WORKING DATA —

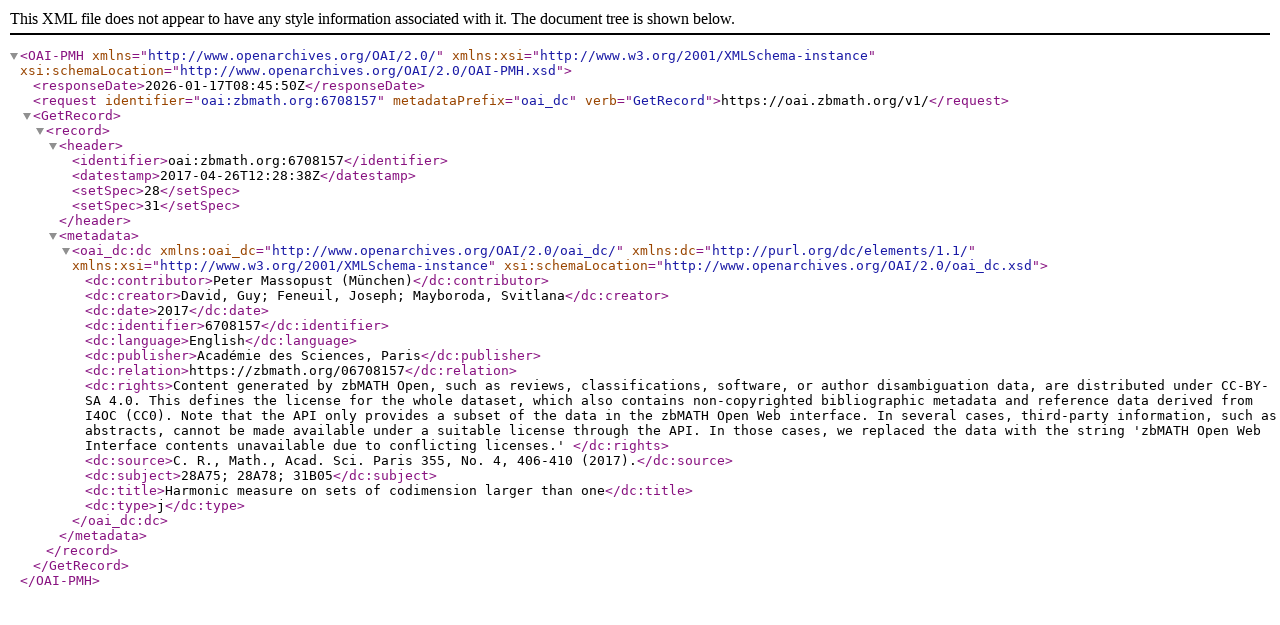

--- FILE ---
content_type: text/xml; charset=utf-8
request_url: https://oai.zbmath.org/v1/?verb=GetRecord&metadataPrefix=oai_dc&identifier=oai%3Azbmath.org%3A6708157
body_size: 1131
content:
<?xml version="1.0" encoding="utf-8"?>
<OAI-PMH xmlns="http://www.openarchives.org/OAI/2.0/" xmlns:xsi="http://www.w3.org/2001/XMLSchema-instance" xsi:schemaLocation="http://www.openarchives.org/OAI/2.0/OAI-PMH.xsd">
	<responseDate>2026-01-17T08:45:50Z</responseDate>
	<request identifier="oai:zbmath.org:6708157" metadataPrefix="oai_dc" verb="GetRecord">https://oai.zbmath.org/v1/</request>
	<GetRecord>
		<record>
			<header>
				<identifier>oai:zbmath.org:6708157</identifier>
				<datestamp>2017-04-26T12:28:38Z</datestamp>
				<setSpec>28</setSpec>
				<setSpec>31</setSpec>
			</header>
			<metadata>
				<oai_dc:dc xmlns:oai_dc="http://www.openarchives.org/OAI/2.0/oai_dc/" xmlns:dc="http://purl.org/dc/elements/1.1/" xmlns:xsi="http://www.w3.org/2001/XMLSchema-instance" xsi:schemaLocation="http://www.openarchives.org/OAI/2.0/oai_dc.xsd">
					<dc:contributor>Peter Massopust (München)</dc:contributor>
					<dc:creator>David, Guy; Feneuil, Joseph; Mayboroda, Svitlana</dc:creator>
					<dc:date>2017</dc:date>
					<dc:identifier>6708157</dc:identifier>
					<dc:language>English</dc:language>
					<dc:publisher>Académie des Sciences, Paris</dc:publisher>
					<dc:relation>https://zbmath.org/06708157</dc:relation>
					<dc:rights>Content generated by zbMATH Open, such as reviews,
    classifications, software, or author disambiguation data,
    are distributed under CC-BY-SA 4.0. This defines the license for the
    whole dataset, which also contains non-copyrighted bibliographic
    metadata and reference data derived from I4OC (CC0). Note that the API
    only provides a subset of the data in the zbMATH Open Web interface. In
    several cases, third-party information, such as abstracts, cannot be
    made available under a suitable license through the API. In those cases,
    we replaced the data with the string 'zbMATH Open Web Interface contents
    unavailable due to conflicting licenses.' </dc:rights>
					<dc:source>C. R., Math., Acad. Sci. Paris 355, No. 4, 406-410 (2017).</dc:source>
					<dc:subject>28A75; 28A78; 31B05</dc:subject>
					<dc:title>Harmonic measure on sets of codimension larger than one</dc:title>
					<dc:type>j</dc:type>
				</oai_dc:dc>
			</metadata>
		</record>
	</GetRecord>
</OAI-PMH>
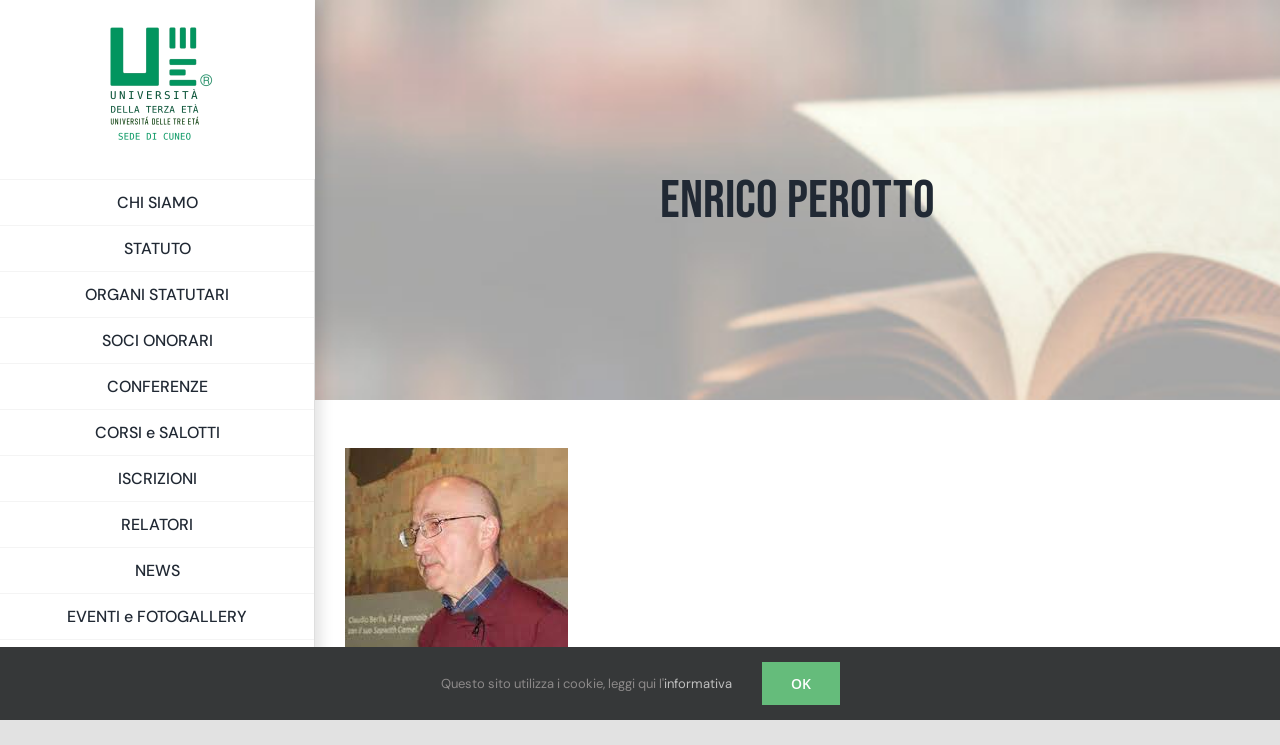

--- FILE ---
content_type: application/javascript
request_url: https://www.unitrecuneo.it/wp-content/themes/Avada/assets/min/js/general/avada-live-search.js?ver=7.6.2
body_size: 690
content:
var avadaLiveSearch=function(){var s=[];avadaLiveSearchVars.live_search&&jQuery(".fusion-live-search-input").each(function(){var e,a=jQuery(this),i=a.closest(".fusion-live-search"),t=i.find(".fusion-search-button"),o=i.find(".fusion-search-submit"),n=i.find(".fusion-search-results"),r=i.find('input[name^="post_type"]'),d=i.find('input[name="search_limit_to_post_titles"]'),u=n.closest(".fusion-builder-row"),c=i.closest(".fusion-header");function l(s){var e="";n.html(""),n.removeClass("suggestions-empty"),n.addClass("suggestions-added"),h("add"),jQuery.isEmptyObject(s)?(n.addClass("suggestions-empty"),e+='<div class="fusion-search-result">'+avadaLiveSearchVars.no_search_results+"</div>",n.append(e)):jQuery.each(s,function(s,a){e="",e+='<a class="fusion-search-result" href="'+a.post_url+'" title="'+a.title+'">',a.image_url&&(e+='<div class="fusion-search-image"><img class="fusion-search-image-tag" src="'+a.image_url+'" alt="Post Thumb'+a.id+'"/></div>'),e+='<div class="fusion-search-content">',e+='<div class="fusion-search-post-title">'+a.title+"</div>",a.type&&(e+='<div class="fusion-search-post-type">'+a.type+"</div>"),e+="</div>",e+="</a>",n.append(e)})}function v(){var e,t;if(i=a.closest(".fusion-live-search"),e=a.val(),e+=(t=function(){var s=[];return r.each(function(){s.push(this.value)}),s})().toString(),avadaLiveSearchVars.min_char_count<=a.val().length){if(void 0!==s[e])return void l(s[e]);i.find(".fusion-slider-loading").show(),i.find(".fusion-search-submit").css("color","transparent"),o.css("color","transparent"),jQuery.ajax({url:avadaLiveSearchVars.ajaxurl,type:"post",data:{action:"live_search_retrieve_posts",search:a.val(),per_page:avadaLiveSearchVars.per_page,show_feat_img:avadaLiveSearchVars.show_feat_img,display_post_type:avadaLiveSearchVars.display_post_type,post_type:t(),search_limit_to_post_titles:d.val()}}).done(function(a){s[e]=a,l(a),i.find(".fusion-slider-loading").hide(),o.css("color",o.attr("data-color"))})}else i.find(".fusion-slider-loading").hide(),o.css("color",o.attr("data-color")),n.removeClass("suggestions-added"),h("remove")}function h(s){u.length&&("add"===s?u.css("z-index","11"):u.css("z-index","")),c.length&&("add"===s?c.addClass("live-suggestion-added"):c.removeClass("live-suggestion-added"))}o.attr("data-color",o.css("color")),a.on("focusin",function(){avadaLiveSearchVars.min_char_count<=jQuery(this).val().length&&n.children(".fusion-search-result").length&&(n.addClass("suggestions-added"),h("add"))}),a.on("focusout",function(){n.is(":hover")||t.is(":hover")||(n.removeClass("suggestions-added"),h("remove"),n.addClass("suggestions-transition"),setTimeout(function(){n.removeClass("suggestions-transition")},300))}),jQuery(t,n).on("mouseleave",function(){a.is(":focus")||(n.removeClass("suggestions-added"),h("remove"),n.addClass("suggestions-transition"),setTimeout(function(){n.removeClass("suggestions-transition")},300))}),a.on("keyup",function(){clearTimeout(e),e=setTimeout(v,500)}),a.on("keydown",function(){clearTimeout(e)})})};jQuery(document).ready(function(){avadaLiveSearch()});

--- FILE ---
content_type: application/javascript
request_url: https://www.unitrecuneo.it/wp-content/themes/Avada/assets/min/js/general/avada-container-scroll.js?ver=7.6.2
body_size: 23
content:
jQuery.fn.limitScrollToContainer=function(){var e=0;function t(t,i){var n=t.wheelDelta||t.originalEvent&&t.originalEvent.wheelDelta||-t.detail,o=null;"mousewheel"===t.type?o=-.5*n:"DOMMouseScroll"===t.type?o=-40*n:"touchmove"===t.type&&(o=10,t.originalEvent.touches[0].pageY>e&&(o=-10),e=t.originalEvent.touches[0].pageY),o&&(t.preventDefault(),jQuery(i).scrollTop(o+jQuery(i).scrollTop()))}jQuery(this)[0].addEventListener("mousewheel",function(e){t(e,this)},{passive:!1}),jQuery(this)[0].addEventListener("DOMMouseScroll",function(e){t(e,this)},{passive:!1}),jQuery(this)[0].addEventListener("touchmove",function(e){t(e,this)},{passive:!1})};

PROBLEM REQUIREMENTS —
If a line in the records above has the word "themes", copy it.

WORKED SOLUTION —
request_url: https://www.unitrecuneo.it/wp-content/themes/Avada/assets/min/js/general/avada-live-search.js?ver=7.6.2
request_url: https://www.unitrecuneo.it/wp-content/themes/Avada/assets/min/js/general/avada-container-scroll.js?ver=7.6.2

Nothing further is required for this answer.